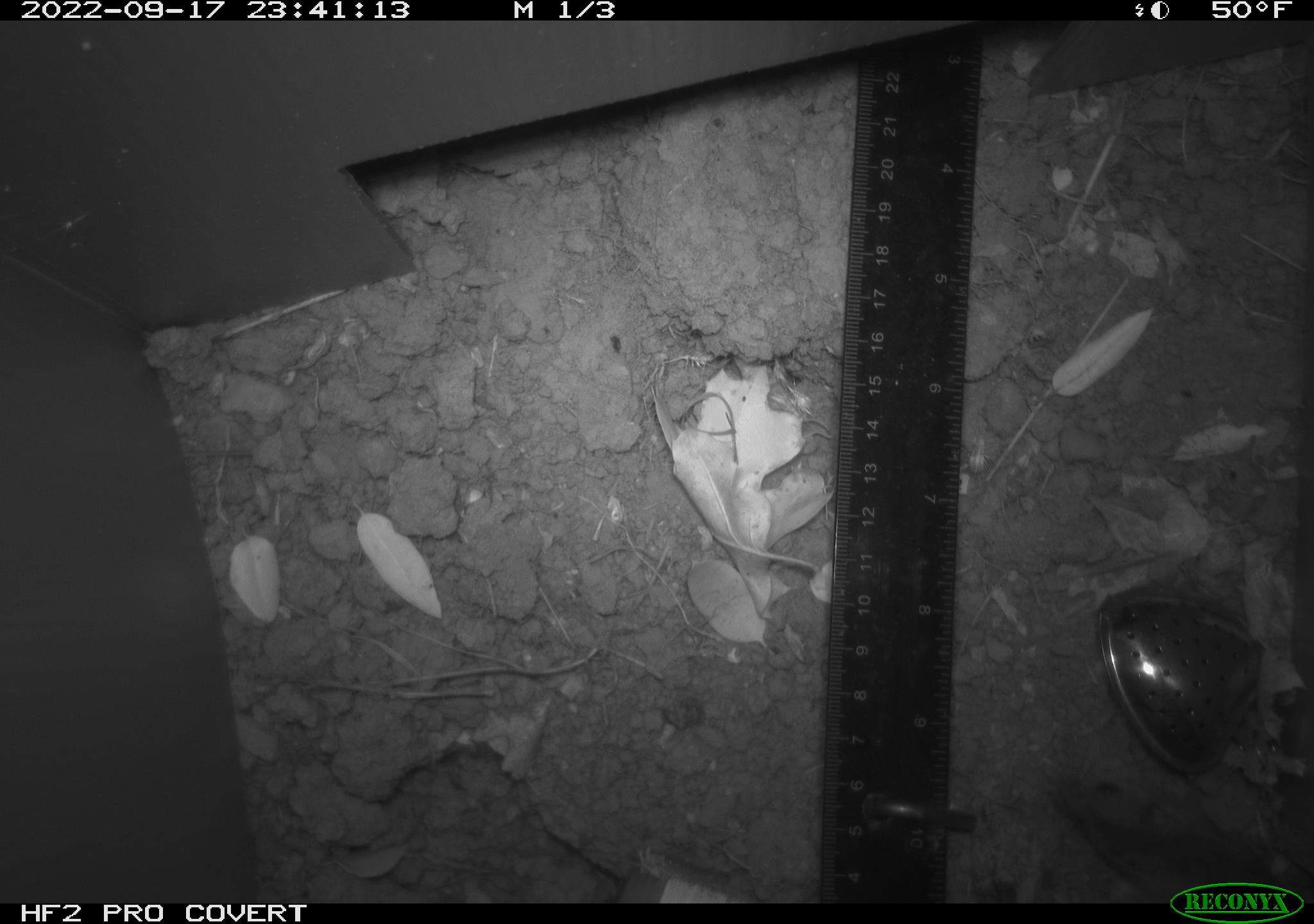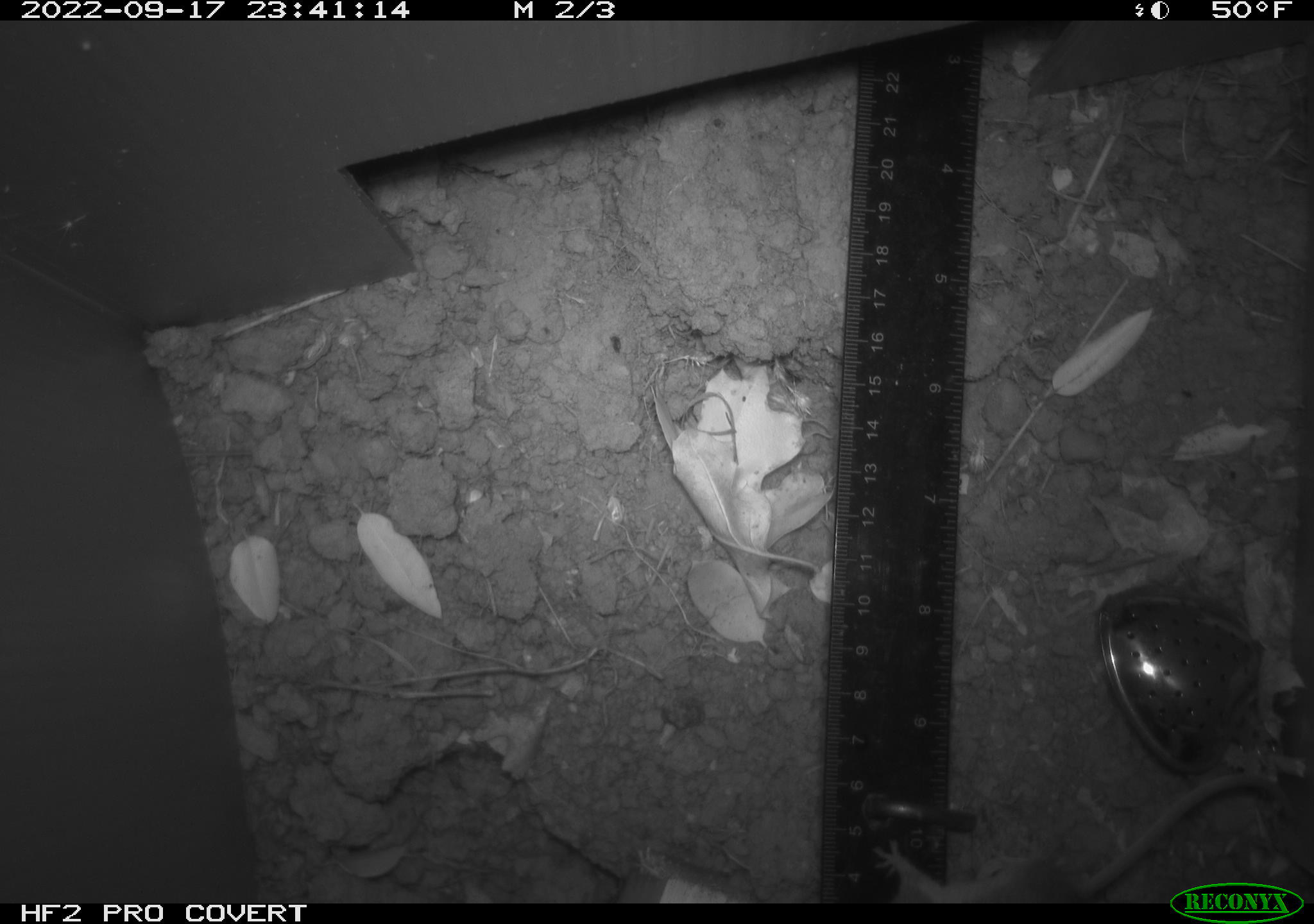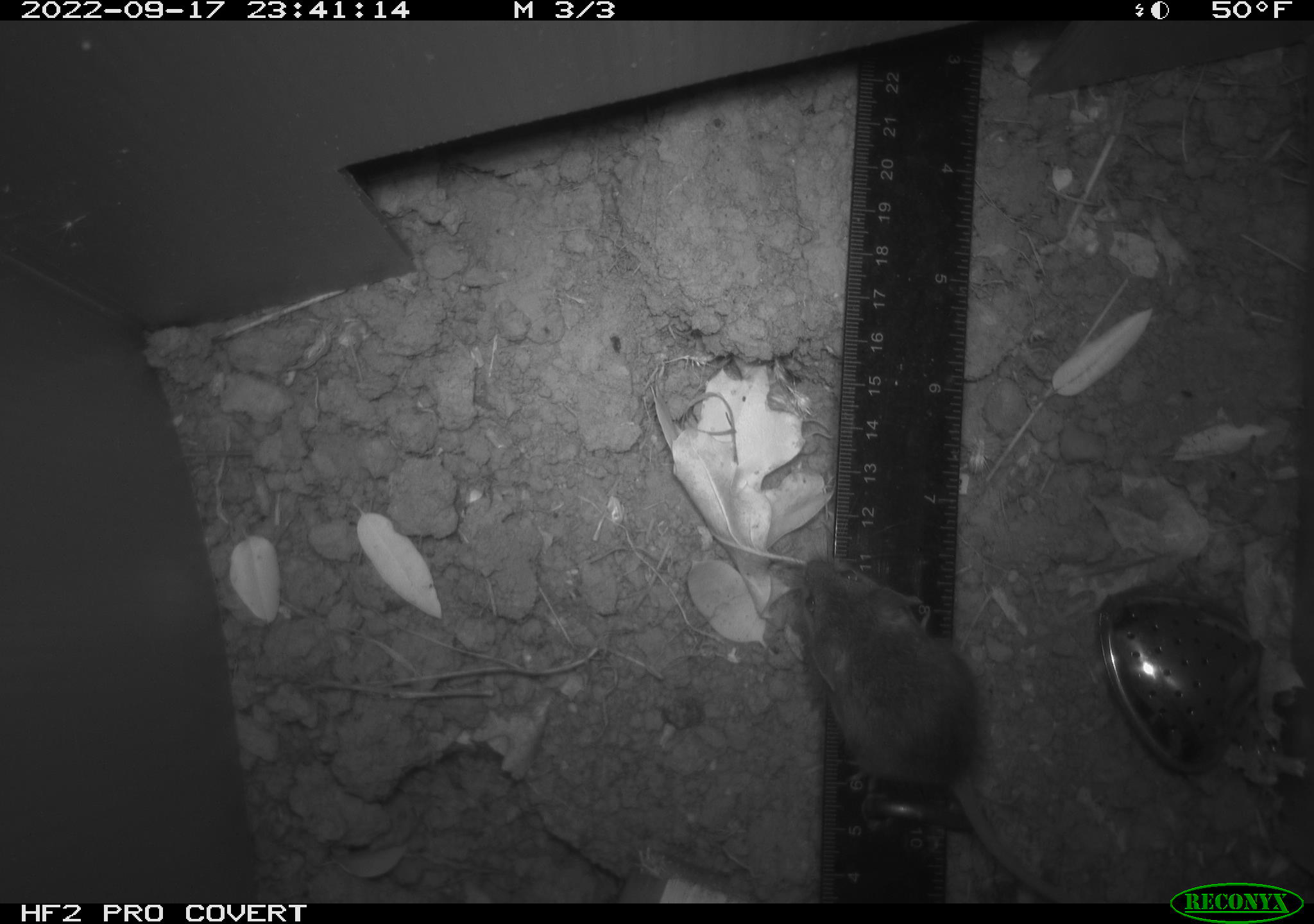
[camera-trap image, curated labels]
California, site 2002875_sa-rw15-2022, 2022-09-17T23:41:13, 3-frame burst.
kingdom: Animalia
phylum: Chordata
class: Mammalia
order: Rodentia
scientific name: Rodentia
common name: mouse species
Mouse species (Rodentia).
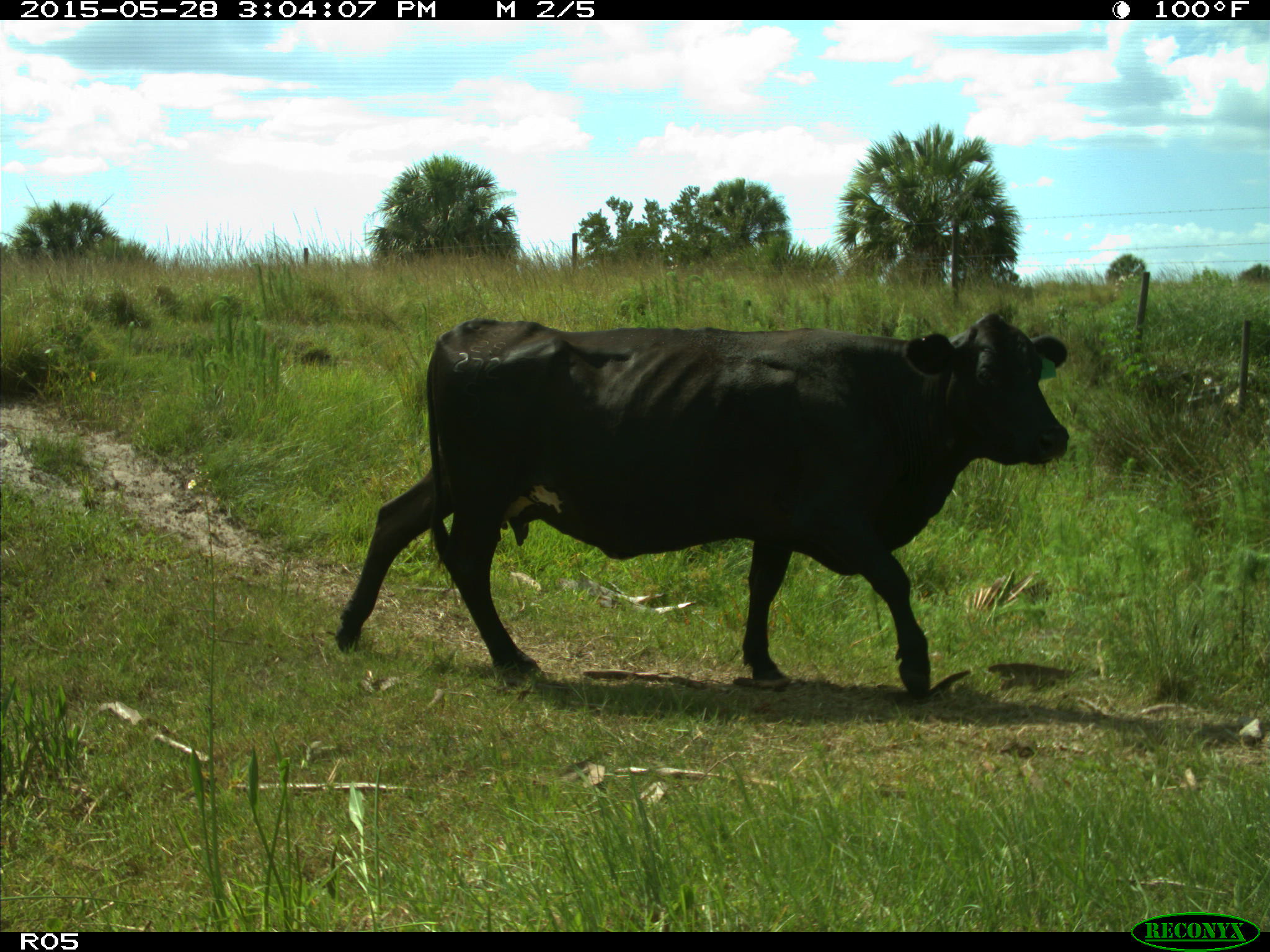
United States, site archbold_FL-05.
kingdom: Animalia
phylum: Chordata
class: Mammalia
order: Artiodactyla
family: Bovidae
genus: Bos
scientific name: Bos taurus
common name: domestic cow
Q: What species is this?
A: Bos taurus (domestic cow).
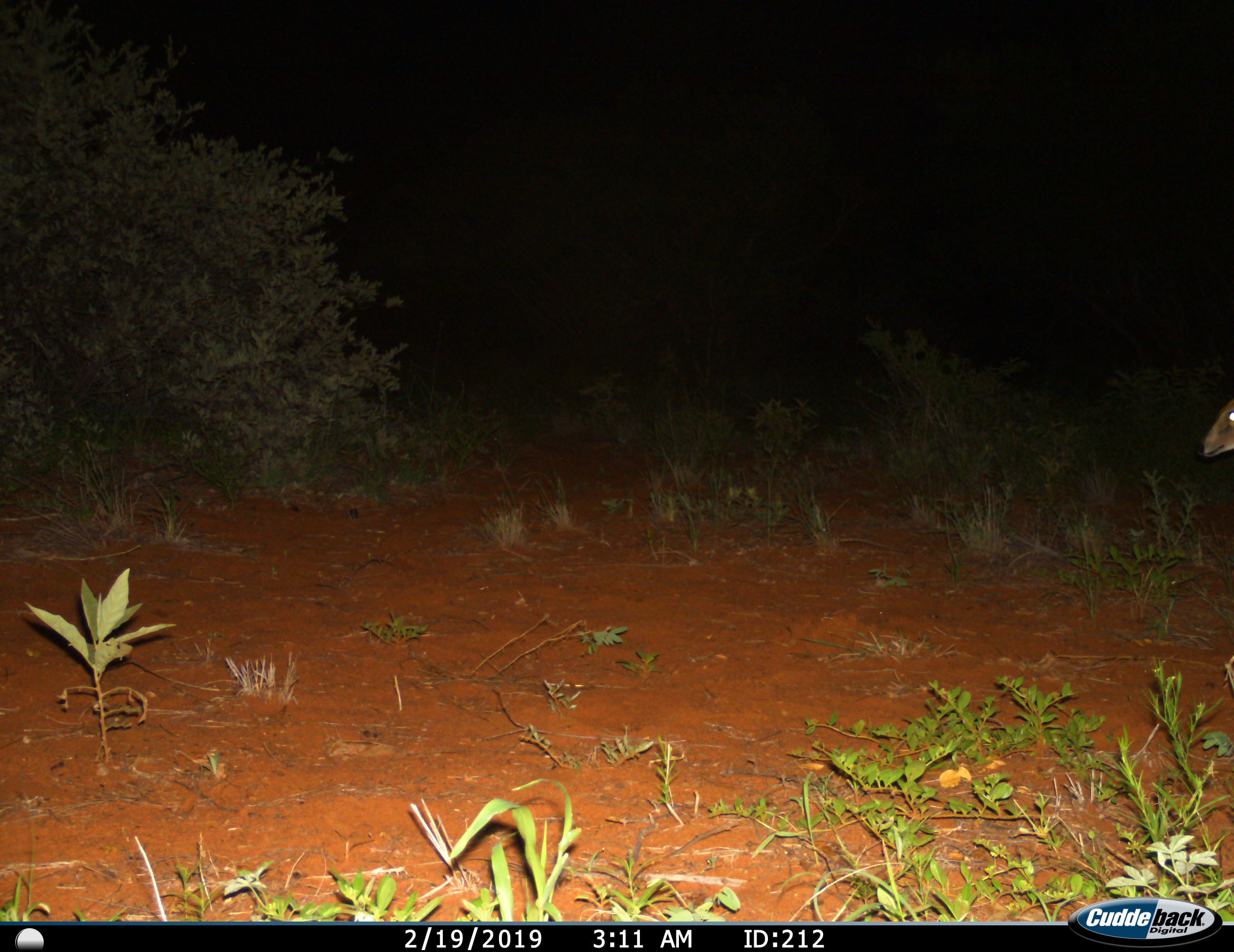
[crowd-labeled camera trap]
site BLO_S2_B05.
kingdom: Animalia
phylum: Chordata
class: Mammalia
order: Artiodactyla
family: Bovidae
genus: Sylvicapra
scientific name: Sylvicapra grimmia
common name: common duiker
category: duikercommongrey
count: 1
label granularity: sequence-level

════════════════

Work instructions:
Please copy exactly, and only, the lines from the one that contains "order: Rodentia" through the last line of the data above, omitting all pictures.

Exercise output:
order: Rodentia
scientific name: Rodentia
common name: mouse species
Mouse species (Rodentia).
United States, site archbold_FL-05.
kingdom: Animalia
phylum: Chordata
class: Mammalia
order: Artiodactyla
family: Bovidae
genus: Bos
scientific name: Bos taurus
common name: domestic cow
Q: What species is this?
A: Bos taurus (domestic cow).
[crowd-labeled camera trap]
site BLO_S2_B05.
kingdom: Animalia
phylum: Chordata
class: Mammalia
order: Artiodactyla
family: Bovidae
genus: Sylvicapra
scientific name: Sylvicapra grimmia
common name: common duiker
category: duikercommongrey
count: 1
label granularity: sequence-level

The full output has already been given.